Long, prior to his season-ending injury, said officiating crews previously would mete out warnings of sorts for hands to the face. Perhaps baked into those were an understanding of what Rodgers said — sometimes, these things just happen unintentionally in such a physical, fast-moving sport. 

Now? Seemingly any contact with a player’s face — facemask or helmet — is whistled. 

“Those guys don't seem to get it as far as people's heads are moving all the time,” offensive line coach Harry Hiestand said. “What I read this morning, one of the things that was important about it is that (a player’s hand) stays there and that it's kind of an act of getting an edge by doing it. You just want to prevent that.”

Still, even while some of these hands to the face fouls aren’t preventable or are just straight up blown calls, there are coaching points for these players on both sides of the ball. 

“You just gotta watch the release of that receiver, keep (your) eyes down,” cornerbacks coach Deshea Townsend said. “Sometimes it’s incidental when a guy ducks his head, but you gotta focus on putting your eyes where they should be and that’ll force him to keep his hands down.”

So that’s the coaching point for Amukamara, at least. For Rodgers’ defensive linemen and Ted Monachino’s outside linebackers, it’s similarly all about hand placement. 

Rodgers said a lot of the rushes he teaches his players involve hand strikes near an offensive lineman’s armpit, which if executed correctly won’t allow for the possibility of a hands to the face penalty. And for guys like Mack, Monachino said they need to be aware of keeping their hands more toward the middle of a lineman’s numbers and not anywhere higher near the collar or facemask. 

Because while the second of the hands to the face penalties called on Flowers was admitted as a blown call by NFL VP of operations Troy Vincent, his hand was close enough to left tackle David Bakhtiari’s face that a blown call became a possibility based on what he’s coached to do. 

“As a protector, they’re taught to keep their face out,” Monachino explained. “So as he’s getting driven back, he’s got his head back so he can do that. From the side, that doesn’t look very good, right? But that pass rusher, Flowers, he wasn’t the reason that his head was back. It was because David Bakhtiari is a good player. He wants to get his face out of there so he can have a chance to recover.”

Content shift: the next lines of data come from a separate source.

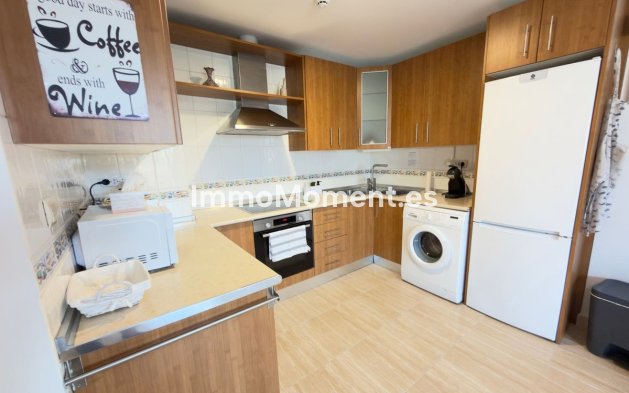 Wiederverkauf - Wohnung - Manilva - San Luis de Sabinillas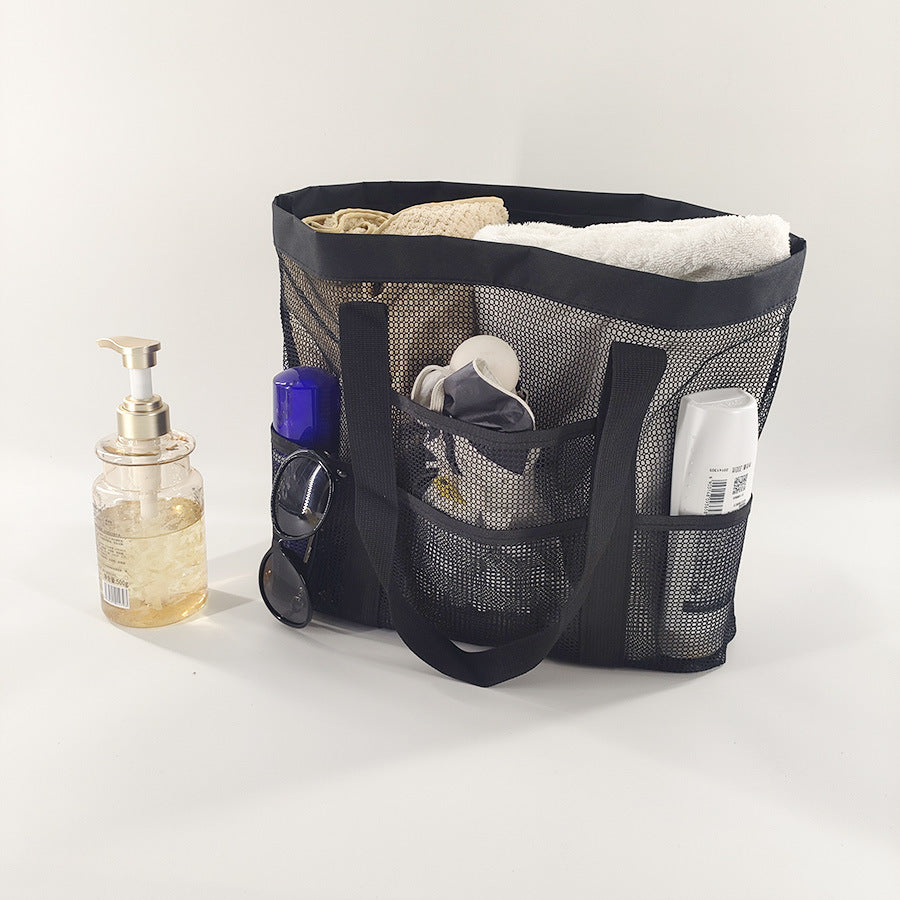 Damen Vielseitige Strandtasche Karnz
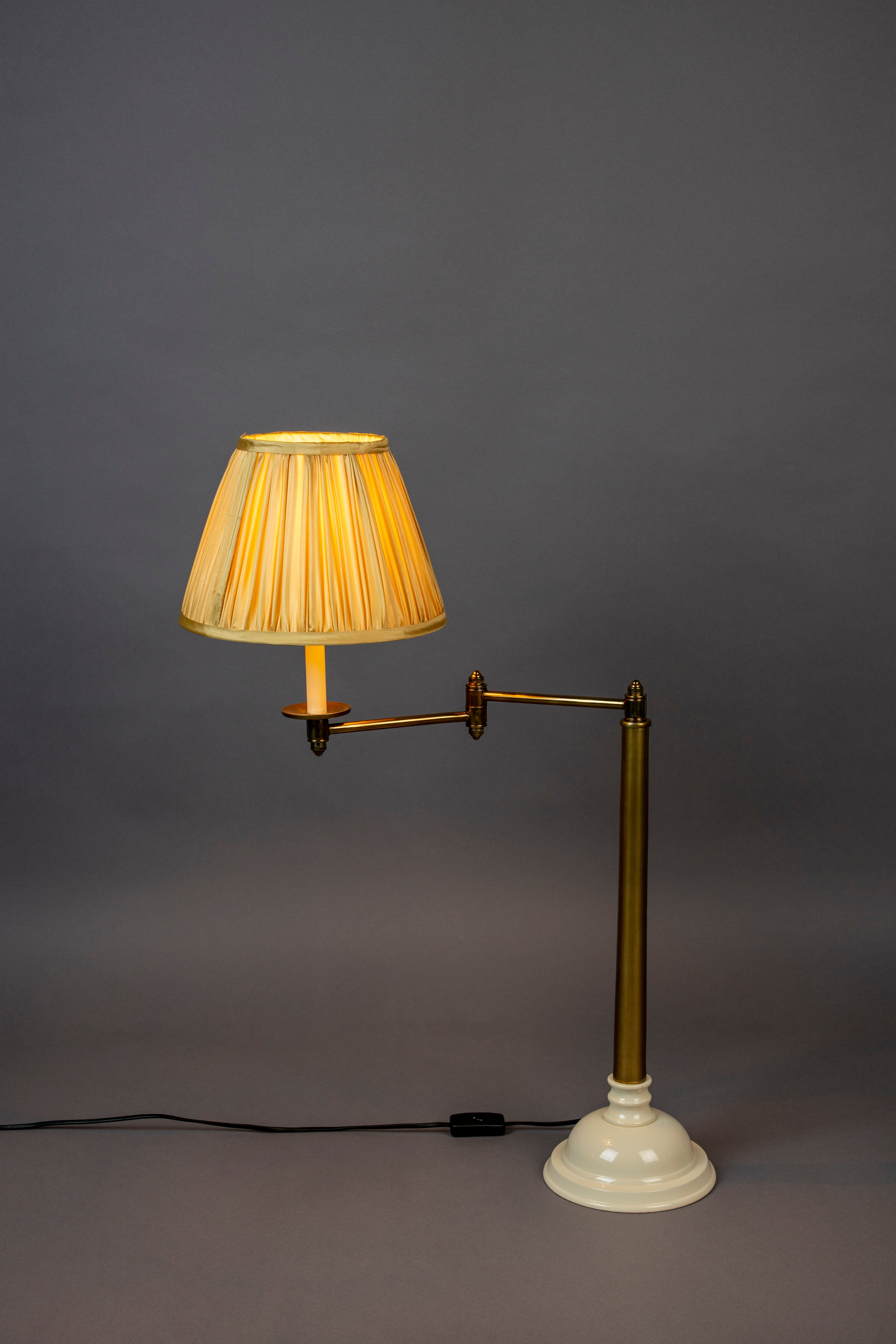 Dutchbone The Allis Gold Table Lamp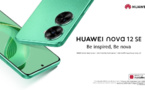 Huawei lance sa série "Super Slim, Super Selfie" avec la nova 12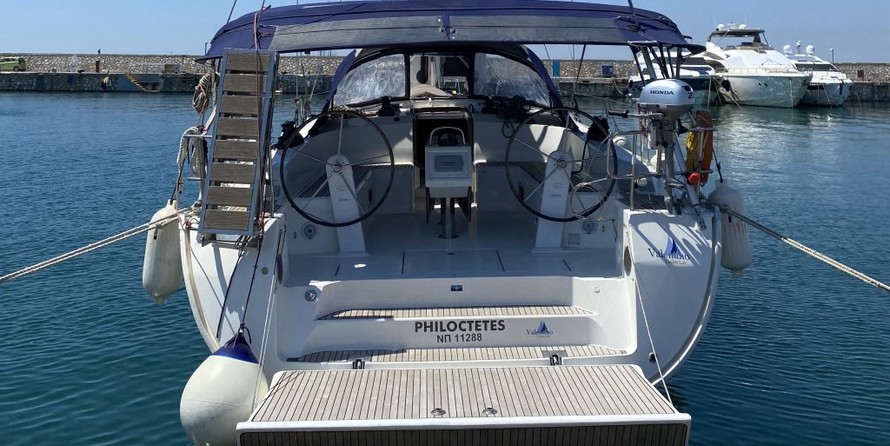 Bavaria 51 Cruiser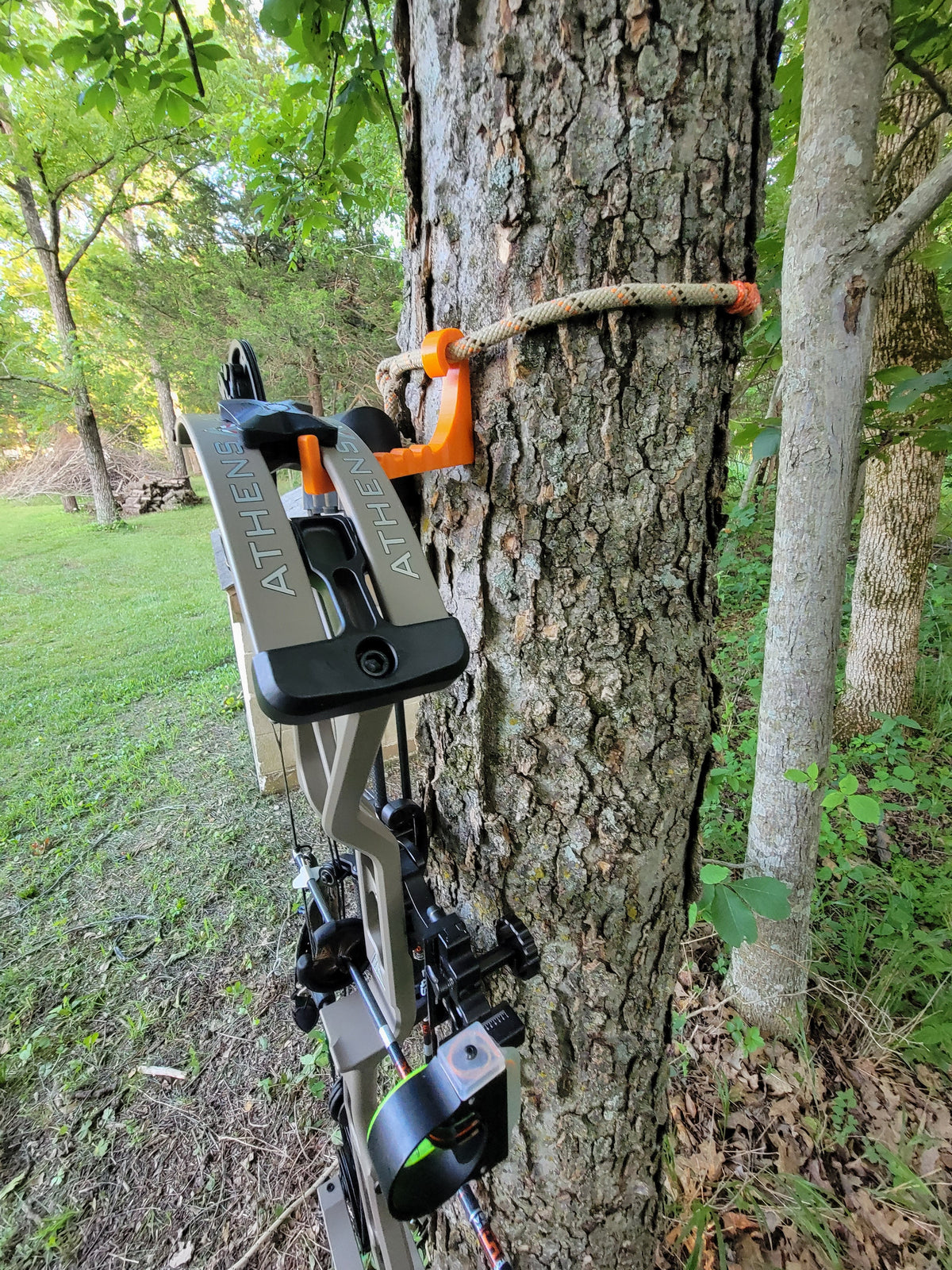 Tether Bow Hanger (TBH) AmSteel Package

So it wasn’t like Bakhtiari flopped or sold the penalty like he was suited up for Manchester United and not the Green Bay Packers. But with the NFL making hands to the face a point of emphasis in 2019, anything that looks remotely like it is liable to be called. 

Monachino said he’ll use those two calls against Flowers as coaching points this week, not to remind them of how sub-optimal the league’s officiating has come across this year, but to remind his players of where their hands need to be to make sure officiating mistakes don’t happen, let alone reasonably-called penalties. 

And at some point, the Bears’ string of hands to the face penalties aren’t just on the officiating crews calling their games or random bad luck. They’re on the coaches and players for not getting the league’s message that anything contact close to an opponent’s face isn’t acceptable. 

“Those are judgements now,” Hiestand said. “Their eyes are on that a little bit, so we've got to do a better job.”